Source records.

───

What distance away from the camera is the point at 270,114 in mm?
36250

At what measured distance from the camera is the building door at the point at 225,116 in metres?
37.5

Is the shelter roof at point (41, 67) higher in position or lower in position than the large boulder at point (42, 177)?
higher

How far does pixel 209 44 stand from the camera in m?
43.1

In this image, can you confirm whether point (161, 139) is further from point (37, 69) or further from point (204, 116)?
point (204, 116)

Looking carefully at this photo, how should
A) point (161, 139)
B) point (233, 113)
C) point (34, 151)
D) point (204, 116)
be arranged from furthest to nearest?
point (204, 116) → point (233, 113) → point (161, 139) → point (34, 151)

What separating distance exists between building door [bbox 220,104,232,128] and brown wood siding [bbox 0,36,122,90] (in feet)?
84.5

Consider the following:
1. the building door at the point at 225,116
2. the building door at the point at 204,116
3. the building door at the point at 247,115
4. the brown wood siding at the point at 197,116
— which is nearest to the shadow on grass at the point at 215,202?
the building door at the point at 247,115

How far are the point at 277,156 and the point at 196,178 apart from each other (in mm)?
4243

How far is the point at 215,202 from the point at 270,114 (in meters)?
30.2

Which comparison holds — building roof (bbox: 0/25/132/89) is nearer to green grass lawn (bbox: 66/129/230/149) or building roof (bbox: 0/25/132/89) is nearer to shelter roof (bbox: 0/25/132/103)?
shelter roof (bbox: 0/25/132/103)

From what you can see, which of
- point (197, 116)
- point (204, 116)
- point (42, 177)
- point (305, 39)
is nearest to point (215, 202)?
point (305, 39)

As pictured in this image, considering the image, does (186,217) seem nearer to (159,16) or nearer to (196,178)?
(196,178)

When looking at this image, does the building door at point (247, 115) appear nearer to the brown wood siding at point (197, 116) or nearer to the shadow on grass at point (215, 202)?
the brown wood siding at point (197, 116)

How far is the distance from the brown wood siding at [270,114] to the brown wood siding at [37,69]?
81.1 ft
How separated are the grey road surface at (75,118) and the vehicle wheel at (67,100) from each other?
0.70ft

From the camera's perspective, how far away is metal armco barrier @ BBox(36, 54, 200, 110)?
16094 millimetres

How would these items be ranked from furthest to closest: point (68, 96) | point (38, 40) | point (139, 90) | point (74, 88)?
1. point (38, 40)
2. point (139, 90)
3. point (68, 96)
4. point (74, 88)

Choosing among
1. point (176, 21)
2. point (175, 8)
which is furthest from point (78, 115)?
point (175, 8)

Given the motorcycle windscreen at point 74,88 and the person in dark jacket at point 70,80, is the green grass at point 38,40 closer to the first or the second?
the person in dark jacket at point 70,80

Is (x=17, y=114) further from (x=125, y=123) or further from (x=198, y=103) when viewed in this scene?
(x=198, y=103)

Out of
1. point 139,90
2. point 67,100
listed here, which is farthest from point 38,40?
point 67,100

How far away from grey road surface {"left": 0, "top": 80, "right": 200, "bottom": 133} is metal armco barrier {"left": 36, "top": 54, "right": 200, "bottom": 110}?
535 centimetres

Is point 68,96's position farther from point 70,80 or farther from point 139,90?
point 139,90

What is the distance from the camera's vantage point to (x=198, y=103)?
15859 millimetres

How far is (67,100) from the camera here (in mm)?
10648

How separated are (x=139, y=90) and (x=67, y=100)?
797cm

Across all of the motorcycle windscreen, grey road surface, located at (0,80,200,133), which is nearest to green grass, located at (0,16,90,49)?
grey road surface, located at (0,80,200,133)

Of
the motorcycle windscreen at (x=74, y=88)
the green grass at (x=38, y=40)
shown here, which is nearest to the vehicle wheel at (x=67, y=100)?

───

WHAT IS REQUIRED.
Reproduce verbatim every line of the rows from the line containing "Is point 68,96's" through the final line of the rows, both included.

TASK ANSWER.
Is point 68,96's position farther from point 70,80 or farther from point 139,90?
point 139,90

What is the distance from the camera's vantage point to (x=198, y=103)?
15859 millimetres

How far is (67,100) from the camera here (in mm)?
10648

How separated are (x=139, y=90) and (x=67, y=100)?
797cm

Across all of the motorcycle windscreen, grey road surface, located at (0,80,200,133), which is nearest to green grass, located at (0,16,90,49)?
grey road surface, located at (0,80,200,133)

Of
the motorcycle windscreen at (x=74, y=88)
the green grass at (x=38, y=40)
shown here, which is nearest to the vehicle wheel at (x=67, y=100)?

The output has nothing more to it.